A district court may properly grant an unopposed motion to dismiss pursuant to a local rule where the local rule permits, but does not require, the granting of a motion for failure to respond. See Ghazali v. Moran, 46 F.3d 52, 54 (9th Cir. 1995). Civil Local Rule 7.1 provides: "If an opposing party fails to file the papers in the manner required by Civil Local Rule 7.1(e)(2), that failure may constitute a consent to the granting of a motion or other request for ruling by the court." S.D. Cal. Civ. L. R. 7.1(f)(3)(a). "Although there is . . . a [public] policy favoring disposition on the merits, it is the responsibility of the moving party to move towards that disposition at a reasonable pace, and to refrain from dilatory and evasive tactics." In re Eisen, 31 F.3d 1447, 1454 (9th Cir. 1994) (affirming grant of motion to dismiss for failure to prosecute); see also Dipp v. BAC Home Loans Servicing, LP, 2012 U.S. Dist. LEXIS 75696 (S.D. Cal. May 31, 2012) (Battaglia, J.) (dismissing action pursuant to local Rule 7.1 for plaintiff's failure to respond to a motion to dismiss); Yueh Chen v. PMC Bancorp, No. 09-CV-2405-WQH-BLM, 2010 U.S. Dist. LEXIS 75468 (S.D. Cal. July 23, 2010) (Hayes, J.) (same); Steel v. City of San Diego, No. 09-CV-1743-MMA-WVG, 2009 U.S. Dist. LEXIS 103042 (S.D. Cal. Nov. 5, 2009) (Anello, J.) (same). As such, the Court has the option of granting Defendant's motion on the basis of Plaintiff's failure to respond, and it chooses to do so.

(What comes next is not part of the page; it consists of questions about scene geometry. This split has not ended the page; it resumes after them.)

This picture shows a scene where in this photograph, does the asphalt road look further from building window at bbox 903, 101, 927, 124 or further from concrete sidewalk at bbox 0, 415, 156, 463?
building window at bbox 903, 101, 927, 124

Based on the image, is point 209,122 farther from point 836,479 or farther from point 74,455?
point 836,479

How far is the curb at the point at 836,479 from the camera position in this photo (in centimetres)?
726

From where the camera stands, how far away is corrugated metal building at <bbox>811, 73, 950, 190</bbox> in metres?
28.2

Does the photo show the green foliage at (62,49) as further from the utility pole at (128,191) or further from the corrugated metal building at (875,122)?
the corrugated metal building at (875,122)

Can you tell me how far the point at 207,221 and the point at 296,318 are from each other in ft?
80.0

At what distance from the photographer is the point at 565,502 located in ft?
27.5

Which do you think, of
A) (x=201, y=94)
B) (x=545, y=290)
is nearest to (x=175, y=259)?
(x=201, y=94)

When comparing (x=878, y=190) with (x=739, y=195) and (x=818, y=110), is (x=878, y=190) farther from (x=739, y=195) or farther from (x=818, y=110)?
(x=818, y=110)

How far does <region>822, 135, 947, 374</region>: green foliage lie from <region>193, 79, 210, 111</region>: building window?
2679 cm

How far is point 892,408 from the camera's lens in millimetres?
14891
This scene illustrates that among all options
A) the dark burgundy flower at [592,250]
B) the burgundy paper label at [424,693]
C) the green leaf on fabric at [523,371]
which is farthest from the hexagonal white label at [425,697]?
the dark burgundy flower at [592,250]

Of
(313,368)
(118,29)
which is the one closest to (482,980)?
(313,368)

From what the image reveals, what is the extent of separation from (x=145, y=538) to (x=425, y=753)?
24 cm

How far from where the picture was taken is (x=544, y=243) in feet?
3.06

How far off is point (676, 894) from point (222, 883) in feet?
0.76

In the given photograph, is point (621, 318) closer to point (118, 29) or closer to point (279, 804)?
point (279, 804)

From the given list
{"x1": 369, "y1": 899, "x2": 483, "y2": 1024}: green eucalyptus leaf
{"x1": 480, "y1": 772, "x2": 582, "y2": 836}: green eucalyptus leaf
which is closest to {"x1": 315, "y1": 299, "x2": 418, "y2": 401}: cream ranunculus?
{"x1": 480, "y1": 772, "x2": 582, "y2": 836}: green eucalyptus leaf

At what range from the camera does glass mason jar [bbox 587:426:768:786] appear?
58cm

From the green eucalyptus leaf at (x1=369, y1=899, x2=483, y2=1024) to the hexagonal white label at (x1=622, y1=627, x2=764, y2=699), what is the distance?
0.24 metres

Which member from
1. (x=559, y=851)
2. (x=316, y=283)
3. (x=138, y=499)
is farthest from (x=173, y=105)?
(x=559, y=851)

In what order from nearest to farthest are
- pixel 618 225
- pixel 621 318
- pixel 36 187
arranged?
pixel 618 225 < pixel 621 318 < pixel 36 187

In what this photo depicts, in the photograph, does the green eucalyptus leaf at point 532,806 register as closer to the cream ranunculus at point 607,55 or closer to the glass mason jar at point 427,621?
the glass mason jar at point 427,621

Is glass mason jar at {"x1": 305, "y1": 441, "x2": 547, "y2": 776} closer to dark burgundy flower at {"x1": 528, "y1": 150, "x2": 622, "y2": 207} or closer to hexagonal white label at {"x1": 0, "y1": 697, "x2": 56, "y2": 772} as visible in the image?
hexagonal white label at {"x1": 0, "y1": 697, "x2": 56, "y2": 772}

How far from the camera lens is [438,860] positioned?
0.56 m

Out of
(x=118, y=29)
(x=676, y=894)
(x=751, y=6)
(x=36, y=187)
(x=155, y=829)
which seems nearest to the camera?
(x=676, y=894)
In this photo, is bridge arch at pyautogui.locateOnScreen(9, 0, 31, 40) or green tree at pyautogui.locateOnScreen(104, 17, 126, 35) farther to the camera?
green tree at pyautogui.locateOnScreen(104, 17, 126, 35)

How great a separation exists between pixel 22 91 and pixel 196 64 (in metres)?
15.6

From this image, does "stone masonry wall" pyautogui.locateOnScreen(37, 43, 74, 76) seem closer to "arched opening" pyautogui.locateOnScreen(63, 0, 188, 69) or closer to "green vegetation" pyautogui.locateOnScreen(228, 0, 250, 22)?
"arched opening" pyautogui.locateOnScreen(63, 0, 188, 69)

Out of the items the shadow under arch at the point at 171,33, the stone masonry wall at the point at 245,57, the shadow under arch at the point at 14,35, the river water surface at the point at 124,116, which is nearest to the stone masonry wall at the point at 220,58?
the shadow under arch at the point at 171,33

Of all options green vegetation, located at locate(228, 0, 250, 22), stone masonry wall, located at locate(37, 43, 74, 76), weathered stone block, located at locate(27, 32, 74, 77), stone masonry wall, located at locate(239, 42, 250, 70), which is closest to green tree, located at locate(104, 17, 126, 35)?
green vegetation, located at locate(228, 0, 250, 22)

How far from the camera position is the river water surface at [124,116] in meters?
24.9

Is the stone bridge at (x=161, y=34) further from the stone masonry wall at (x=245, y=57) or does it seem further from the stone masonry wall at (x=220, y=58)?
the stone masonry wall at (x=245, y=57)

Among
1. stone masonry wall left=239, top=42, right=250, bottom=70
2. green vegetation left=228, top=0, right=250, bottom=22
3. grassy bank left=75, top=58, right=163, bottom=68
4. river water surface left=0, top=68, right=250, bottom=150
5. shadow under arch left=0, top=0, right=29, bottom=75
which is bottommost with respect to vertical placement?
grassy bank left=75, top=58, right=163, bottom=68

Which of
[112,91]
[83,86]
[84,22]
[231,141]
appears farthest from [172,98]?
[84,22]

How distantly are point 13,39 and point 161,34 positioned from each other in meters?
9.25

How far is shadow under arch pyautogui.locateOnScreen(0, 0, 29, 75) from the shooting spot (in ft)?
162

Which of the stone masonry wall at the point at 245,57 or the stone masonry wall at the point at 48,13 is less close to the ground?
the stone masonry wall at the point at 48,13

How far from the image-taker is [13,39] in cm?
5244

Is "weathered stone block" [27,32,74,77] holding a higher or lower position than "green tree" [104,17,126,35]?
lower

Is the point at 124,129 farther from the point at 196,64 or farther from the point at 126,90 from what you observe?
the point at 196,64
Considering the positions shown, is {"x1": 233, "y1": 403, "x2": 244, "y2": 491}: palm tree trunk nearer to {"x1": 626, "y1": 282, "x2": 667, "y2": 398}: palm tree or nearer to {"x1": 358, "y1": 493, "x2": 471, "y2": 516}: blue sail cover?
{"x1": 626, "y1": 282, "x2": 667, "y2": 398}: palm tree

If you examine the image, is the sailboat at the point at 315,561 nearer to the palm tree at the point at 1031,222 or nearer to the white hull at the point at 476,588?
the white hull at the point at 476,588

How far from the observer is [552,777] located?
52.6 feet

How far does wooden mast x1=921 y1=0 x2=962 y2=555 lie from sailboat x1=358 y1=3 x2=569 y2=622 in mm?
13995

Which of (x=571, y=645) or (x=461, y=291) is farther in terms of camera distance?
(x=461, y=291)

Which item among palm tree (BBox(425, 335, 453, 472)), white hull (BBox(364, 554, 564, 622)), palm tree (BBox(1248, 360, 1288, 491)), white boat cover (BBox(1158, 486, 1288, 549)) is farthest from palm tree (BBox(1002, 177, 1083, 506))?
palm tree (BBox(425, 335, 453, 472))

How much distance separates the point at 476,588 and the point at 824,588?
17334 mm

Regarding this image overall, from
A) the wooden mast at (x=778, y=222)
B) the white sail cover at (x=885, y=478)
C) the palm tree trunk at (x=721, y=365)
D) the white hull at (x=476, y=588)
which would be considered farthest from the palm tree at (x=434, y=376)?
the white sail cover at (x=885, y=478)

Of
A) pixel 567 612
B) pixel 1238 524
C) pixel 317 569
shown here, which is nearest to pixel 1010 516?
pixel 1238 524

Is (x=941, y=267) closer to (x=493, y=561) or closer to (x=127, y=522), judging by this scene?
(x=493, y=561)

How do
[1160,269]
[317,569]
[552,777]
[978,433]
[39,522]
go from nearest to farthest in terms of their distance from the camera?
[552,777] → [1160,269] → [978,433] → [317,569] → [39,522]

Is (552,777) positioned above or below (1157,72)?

As of the date of this Order, Plaintiff has not opposed the motion, even after requesting and being granted additional time to file an opposition. All told, Plaintiff has had approximately 15 weeks to prepare and file a response to Defendant's motion, and has failed to do so. The Court concludes that "the public's interest in expeditious resolution of litigation," "the court's need to manage its docket," and "the risk of prejudice to the defendant" weigh in favor of granting Defendant's motion to dismiss, for failure to file an opposition. Ghazali, 46 F.3d at 53; see also Dipp, 2012 U.S. Dist. LEXIS 756696, *3-5.


Based on the foregoing, the Court GRANTS Defendant's motion and DISMISSES Plaintiff's complaint without prejudice. The Clerk of Court is instructed to terminate the case.